A second glance would have revealed the very short figure behind him. The child stood at average Core-world height for a human child of eleven, but had the bearing and eyes of someone much older. Ramrod military posture, nearly as precise as the older man; hair even paler, to be nearly white; and eyes that were deep, pale, and calculating. That white-blonde hair was cut short to Starfighter-regulation, while the flightsuit the child wore was old-style standard New Republic orange, blisteringly bright. The thin, aristocratic features of the child’s face were sorter and more delicate than those of the man, but there was enough similarity of feature to mark them as close relatives. They walked with perfectly-matched steps, marching in precise military unison, but for all the firmness of posture there was something almost ethereal and haunted in the man’s bearing, and a hint of that reflected in the child’s.

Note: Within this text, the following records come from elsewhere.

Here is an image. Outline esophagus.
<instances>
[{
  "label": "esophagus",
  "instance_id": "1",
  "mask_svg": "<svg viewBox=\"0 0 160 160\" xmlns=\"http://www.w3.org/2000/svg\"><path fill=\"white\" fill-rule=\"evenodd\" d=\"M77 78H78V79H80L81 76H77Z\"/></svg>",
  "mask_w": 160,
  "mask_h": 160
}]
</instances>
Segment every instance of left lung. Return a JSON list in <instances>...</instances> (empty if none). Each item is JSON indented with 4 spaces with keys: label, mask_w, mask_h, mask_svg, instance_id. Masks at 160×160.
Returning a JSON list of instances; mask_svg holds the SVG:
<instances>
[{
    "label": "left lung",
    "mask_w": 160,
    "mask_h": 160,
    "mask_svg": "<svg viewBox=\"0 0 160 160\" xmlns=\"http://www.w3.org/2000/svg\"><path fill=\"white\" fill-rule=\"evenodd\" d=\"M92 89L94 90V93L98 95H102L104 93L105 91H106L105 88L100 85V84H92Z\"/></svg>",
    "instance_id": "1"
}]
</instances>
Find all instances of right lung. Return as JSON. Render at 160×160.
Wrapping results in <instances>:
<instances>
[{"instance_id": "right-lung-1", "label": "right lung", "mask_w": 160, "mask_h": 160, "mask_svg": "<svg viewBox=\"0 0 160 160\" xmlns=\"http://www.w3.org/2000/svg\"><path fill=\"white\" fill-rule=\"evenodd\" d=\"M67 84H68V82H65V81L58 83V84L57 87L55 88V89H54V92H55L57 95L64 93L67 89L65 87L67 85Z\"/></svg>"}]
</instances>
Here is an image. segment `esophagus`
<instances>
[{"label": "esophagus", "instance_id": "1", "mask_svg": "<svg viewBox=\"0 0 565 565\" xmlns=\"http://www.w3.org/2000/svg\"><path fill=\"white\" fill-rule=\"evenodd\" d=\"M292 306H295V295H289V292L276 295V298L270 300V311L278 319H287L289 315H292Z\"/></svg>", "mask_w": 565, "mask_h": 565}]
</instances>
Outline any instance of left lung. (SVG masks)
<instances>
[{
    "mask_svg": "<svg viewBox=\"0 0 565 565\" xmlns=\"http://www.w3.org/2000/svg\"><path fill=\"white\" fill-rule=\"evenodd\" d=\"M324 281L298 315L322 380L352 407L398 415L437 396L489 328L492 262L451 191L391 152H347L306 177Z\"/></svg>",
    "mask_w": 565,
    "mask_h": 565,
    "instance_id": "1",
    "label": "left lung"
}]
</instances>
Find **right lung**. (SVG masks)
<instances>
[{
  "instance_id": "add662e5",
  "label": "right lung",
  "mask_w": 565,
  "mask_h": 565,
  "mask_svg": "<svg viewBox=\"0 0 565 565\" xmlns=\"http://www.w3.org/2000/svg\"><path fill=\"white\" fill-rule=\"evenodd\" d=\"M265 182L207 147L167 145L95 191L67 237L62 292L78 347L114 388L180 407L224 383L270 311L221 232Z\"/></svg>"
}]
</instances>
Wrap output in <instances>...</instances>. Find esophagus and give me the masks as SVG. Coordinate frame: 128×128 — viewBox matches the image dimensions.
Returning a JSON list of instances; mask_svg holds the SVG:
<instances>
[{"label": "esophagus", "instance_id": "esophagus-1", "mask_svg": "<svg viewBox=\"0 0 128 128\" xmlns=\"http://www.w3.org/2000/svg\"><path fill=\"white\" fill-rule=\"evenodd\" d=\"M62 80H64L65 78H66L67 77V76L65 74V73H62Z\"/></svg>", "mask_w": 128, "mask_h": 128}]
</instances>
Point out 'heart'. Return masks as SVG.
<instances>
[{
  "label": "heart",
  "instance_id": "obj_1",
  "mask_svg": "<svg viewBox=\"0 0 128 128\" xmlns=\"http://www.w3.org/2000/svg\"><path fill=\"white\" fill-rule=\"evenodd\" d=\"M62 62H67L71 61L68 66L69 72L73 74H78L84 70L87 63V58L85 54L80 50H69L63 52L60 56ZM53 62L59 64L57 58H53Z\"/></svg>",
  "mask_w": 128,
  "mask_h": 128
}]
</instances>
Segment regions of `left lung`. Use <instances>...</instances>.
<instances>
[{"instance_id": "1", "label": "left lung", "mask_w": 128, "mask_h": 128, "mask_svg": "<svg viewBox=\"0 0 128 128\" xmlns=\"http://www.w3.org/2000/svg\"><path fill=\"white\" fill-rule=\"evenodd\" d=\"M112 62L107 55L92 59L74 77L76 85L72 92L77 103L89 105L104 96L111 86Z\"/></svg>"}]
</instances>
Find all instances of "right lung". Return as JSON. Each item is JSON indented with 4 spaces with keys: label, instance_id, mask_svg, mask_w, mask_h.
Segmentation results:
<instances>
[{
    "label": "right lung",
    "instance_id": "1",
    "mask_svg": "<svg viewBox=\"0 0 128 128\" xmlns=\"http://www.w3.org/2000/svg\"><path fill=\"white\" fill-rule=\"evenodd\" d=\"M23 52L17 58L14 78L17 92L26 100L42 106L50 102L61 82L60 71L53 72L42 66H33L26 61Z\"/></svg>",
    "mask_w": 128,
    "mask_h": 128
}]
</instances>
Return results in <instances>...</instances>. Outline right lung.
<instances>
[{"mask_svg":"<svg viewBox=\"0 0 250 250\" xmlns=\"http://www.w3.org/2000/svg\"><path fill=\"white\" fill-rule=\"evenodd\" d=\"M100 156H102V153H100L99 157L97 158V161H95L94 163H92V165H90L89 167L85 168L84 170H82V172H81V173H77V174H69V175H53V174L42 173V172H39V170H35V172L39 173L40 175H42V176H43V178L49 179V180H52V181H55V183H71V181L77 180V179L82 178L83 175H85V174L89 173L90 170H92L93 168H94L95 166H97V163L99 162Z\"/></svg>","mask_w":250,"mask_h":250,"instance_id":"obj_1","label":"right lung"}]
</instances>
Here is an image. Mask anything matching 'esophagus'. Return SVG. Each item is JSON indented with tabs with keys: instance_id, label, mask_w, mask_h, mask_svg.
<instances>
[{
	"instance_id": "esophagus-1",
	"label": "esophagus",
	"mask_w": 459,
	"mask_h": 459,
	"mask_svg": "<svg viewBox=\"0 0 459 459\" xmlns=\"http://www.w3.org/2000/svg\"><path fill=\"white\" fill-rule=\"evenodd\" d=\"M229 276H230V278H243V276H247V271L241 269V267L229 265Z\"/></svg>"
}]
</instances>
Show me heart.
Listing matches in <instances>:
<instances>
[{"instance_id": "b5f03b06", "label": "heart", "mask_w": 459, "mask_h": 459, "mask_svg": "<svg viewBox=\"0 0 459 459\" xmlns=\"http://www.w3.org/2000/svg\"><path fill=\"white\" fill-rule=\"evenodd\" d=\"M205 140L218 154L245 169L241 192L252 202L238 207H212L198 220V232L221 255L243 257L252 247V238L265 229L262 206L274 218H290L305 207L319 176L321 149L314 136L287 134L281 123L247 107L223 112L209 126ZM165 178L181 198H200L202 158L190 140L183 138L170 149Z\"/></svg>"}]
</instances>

The presence of the child at his heels gave the lie to the assumption of retired officer here for a simulated lark. Maybe in some places a former fighter-pilot of sufficient rank and respect might have been able to get away with bringing a child or grandchild in to gawk at the snub-jockeys; but this was not one of those bases. Here, on this small orbital base right at the edges of Coruscant’s gravity-well, things were much stricter. Colonel Scotian, base commander, was not the sort to permit joyriding or tourists in her base, no matter what political favors they had pulled in. If this man had managed to force his way onto Corusca-14 by calling in more favors than she could deny, then Scotian would have been here at his heels, scowling, dogging his every step and making it clear to all under her command that these were guests not here at her will. Whatever purpose the man and child had on Corusca-14, it had to at least be legitimate, if not entirely regulation.

It was the child the pilots stared at, at first. With that white-blonde hair, cropped close, and features that were dainty but sharp, it was impossible to tell if the skinny figure was male or female, and equally impossible to guess at an approximate age. Surely the child was older than the eleven years its height seemed to suggest, because no eleven-year-old had ever evinced that sort of dignified self-possession; but how much older, even the other humans in the room could not guess. In curiously studying the child, the watching pilots glanced back at the man, looking for clues; they found no answers regarding the child, but the man himself was a different matter.

The first pilot to leap to his feet was one of the oldest in the room of youths: he was twenty-nine, and a comparative veteran, having fought in numerous engagements throughout the last ten years of wars and peace. He was an A-Wing jockey, and only an unfortunate habit of speaking his mind kept him in his cockpit, because his skills with his snubfighter—while not legendary—were perfectly decent, or he would not have lived to be nearly thirty.

He snapped a sharp salute, his dark features going pale and his eyes wide as moons as he stared at the pale-haired man.

Less than a second after he stood, a twi’lek woman with pale purple skin scrambled to her feet as well. She fumbled her lekku out of the way and threw a salute of her own, her eyes as wide as the A-Wing pilot’s. She was younger, at only twenty-four, and customarily flew B-Wings. She had once been on a joint-operation with the illustrious Rogue Squadron offering support to her flight of bombers. The tips of her lekku twitched nervously.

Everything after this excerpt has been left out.